It's sunday and I'm kind of burnt out on hacking in C, so I thought I'd take today to do a little writeup on what went in to designing pngz, my very work-in-progress brute force PNG optimizer. This article represents the sum of my research on PNG optimization, and will hopefully give you a decent grasp on both the PNG file format and the types of optimizations that are possible.
Before I start, I'd like to acknowledge the people who's work has been indispensable in creating this article: Cédric Louvrier for css-ig.net which covers everything I'm about to talk about and more, Cosmin Truţa for his excellent collection of PNG-Tech articles, and Björn Höhrmann for his page on pngwolf.
Now let's get to it.
A (Very) Brief Introduction to PNG
When I started this project I was kind of intimidated by file formats; I'm usually doing things in higher level languages and I hadn't touched a struct in a long long time. If you're like me, don't be afraid; the PNG specification is incredibly accessible and anyone who understands bits and bytes shouldn't have any trouble picking it up.
I'm not going to restate all of the information in the specification, but briefly here are the steps to PNG encoding:
- A color type and bit depth are chosen and the raw image data is encoded to them.
- A filter is chosen for each row of encoded data and applied.
- The whole stream of filtered bytes is run through deflate.
All there is to it.
Why Optimization is Hard
When I first got interested in PNG optimization I was confused.

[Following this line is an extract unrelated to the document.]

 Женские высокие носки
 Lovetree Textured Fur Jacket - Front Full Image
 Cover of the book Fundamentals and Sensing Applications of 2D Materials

Intuitively I felt like there should be an "optimum" encoding, and reaching it was just a matter of combining all of the disparate optimization techniques from all of the different optimizers into one.
And this would be mostly true if not for the deflate step. See, because it's impossible to predict exactly what size a stream will deflate to without actually deflating it, and because deflate is run last, you have to go through the entire encoding process before you know how your optimization strategy fared.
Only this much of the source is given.